Effective management of cardiomyopathy requires an accurate diagnosis.
This condition is a silent killer because many cats show no outward signs of HCM before it is very advanced or until their heart rate is elevated due to stress, pain, drugs etc.. Clues that HCM may be present include, but are not limited to, nonspecific signs of illness such as poor appetite, depression, inactivity or reluctance to move. Difficult and/or rapid breathing may be noticed, however a cough is very unusual. Some cats present with hind limb paralysis and severe pain due to thromboemboli.
In most cases clues to this condition are detected during routine physical examinations. The sad thing is many owners decline the further investigation that is required to definitively determine the presence of HCM. Auscultation of the chest (listening to the heart with a stethoscope) often reveals a heart murmur. A murmur is an abnormal heart sound caused by turbulent blood flow. The loudness or tone of a murmur is not directly proportional to the seriousness of the underlying abnormality. Often very quiet murmurs are caused by very serious heart problems.Arrythmias, abnormal heartbeat sequences, such as gallop rhythms, may be detected. In cats with HCM the heart rate is often faster than normal. In many cases the murmur and/or gallop rhythm is only detected when the cat is stressed and the heart rate is fast. Thus, when the stethoscope is first applied to the chest wall and the cat is anxious these changes may be detected only to disappear as the cat relaxes and the heart rate lowers. This does not mean that the cat is normal after all. On the contrary..it can be the first clue to detecting a lethal heart condition and should not be underestimated!
Cases that present as emergencies often exhibit open mouth breathing and sternal recumbency. The mucous membranes may be blue due to poor oxygenation. As mentioned previously some present with painful hindlimb paralysis.
If your cat has a murmur of any loudness or a gallop rhythm..even if transient..it warrants further investigation. Chest radiographs showing the cardiac silhouette and an ECG can be indicative of HCM. However cardiac ultrasonography (echocardiography) is the diagnostic tool of choice in confirming and categorizing HCM.

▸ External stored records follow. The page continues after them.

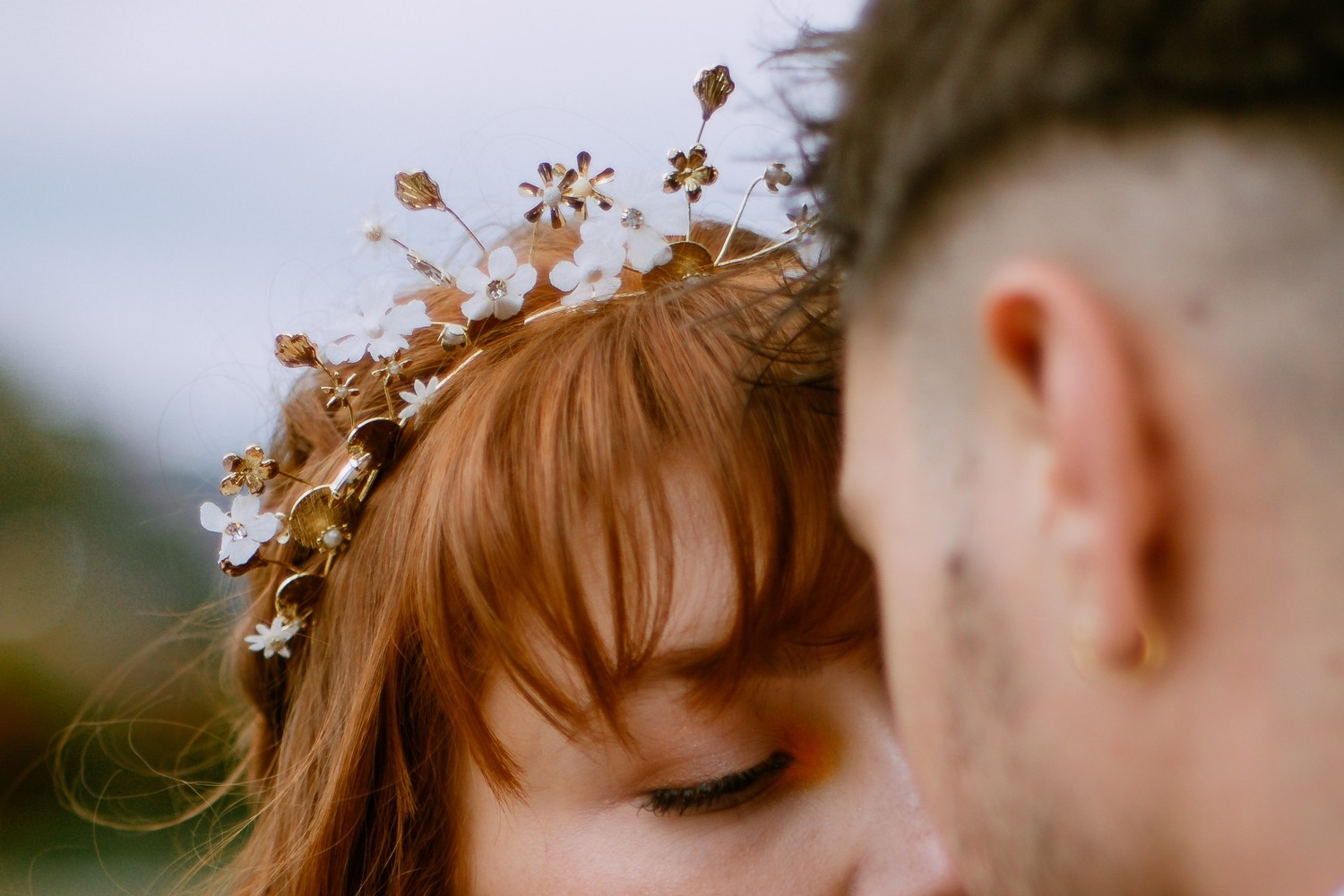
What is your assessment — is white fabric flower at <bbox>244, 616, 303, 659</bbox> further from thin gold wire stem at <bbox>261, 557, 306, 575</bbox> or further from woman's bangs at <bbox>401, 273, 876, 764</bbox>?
woman's bangs at <bbox>401, 273, 876, 764</bbox>

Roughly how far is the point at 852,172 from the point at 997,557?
0.33 m

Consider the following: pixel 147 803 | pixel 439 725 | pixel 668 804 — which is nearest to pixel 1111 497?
pixel 668 804

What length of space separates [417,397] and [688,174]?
535mm

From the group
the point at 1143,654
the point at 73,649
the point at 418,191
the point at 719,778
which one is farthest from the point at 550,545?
the point at 73,649

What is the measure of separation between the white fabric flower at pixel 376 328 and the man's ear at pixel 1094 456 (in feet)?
3.66

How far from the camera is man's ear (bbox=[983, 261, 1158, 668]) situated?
647 mm

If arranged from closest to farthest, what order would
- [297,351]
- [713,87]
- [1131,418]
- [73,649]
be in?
1. [1131,418]
2. [713,87]
3. [297,351]
4. [73,649]

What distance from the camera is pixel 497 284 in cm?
155

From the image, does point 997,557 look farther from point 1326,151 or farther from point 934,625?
point 1326,151

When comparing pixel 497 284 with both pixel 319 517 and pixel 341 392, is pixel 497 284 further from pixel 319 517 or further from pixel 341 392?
pixel 319 517

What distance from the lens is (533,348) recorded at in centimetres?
148

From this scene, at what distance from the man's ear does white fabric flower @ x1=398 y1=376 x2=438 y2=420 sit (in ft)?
3.40

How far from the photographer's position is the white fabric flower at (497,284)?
154 cm

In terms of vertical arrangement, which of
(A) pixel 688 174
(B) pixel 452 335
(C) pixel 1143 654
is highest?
(A) pixel 688 174
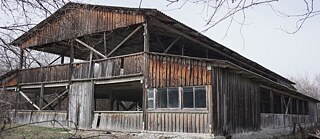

Other conditions can result in thickening of the left ventricular wall. Hyperthyroidism and systemic hypertension should be ruled out as possible underlying causes. In cats with concurrent diabetes Acromegaly should be considered. In young cats, or those with long standing cardiac murmurs, the underlying cause could be congenital aortic stenosis or mitral valve dysplasia.
In order to effectively treat heart disease it is imperative that it is properly diagnosed and any underlying conditions be determined and addressed.
Cats suspected of having HCM should:
Have a thorough physical examination
Have appropriate blood and urine tests run
Have chest and abdominal radiographs taken and/or
Have an ultrasound (echocardiography) performed …if possible by a veterinarian Board Certified in this field.
The treatment required will depend upon the type and severity of the diagnosed heart condition plus the nature of any underlying or concomitant problems. Treatment/management of heart disease depends on the type and severity of the diagnosed heart problem. Ongoing research and clinical studies are constantly bringing new information to this field of veterinary medicine.
Early detection and treatment/control lends to a more favorable prognosis. Even in more advanced cases with a history of pulmonary edema or a resolved thromboembolism, some cats, on appropriate medication, may live comfortably for quite some time.
Please do not ignore or belittle the significance of heart murmurs and/or arrythmias. They truly can be silent killers.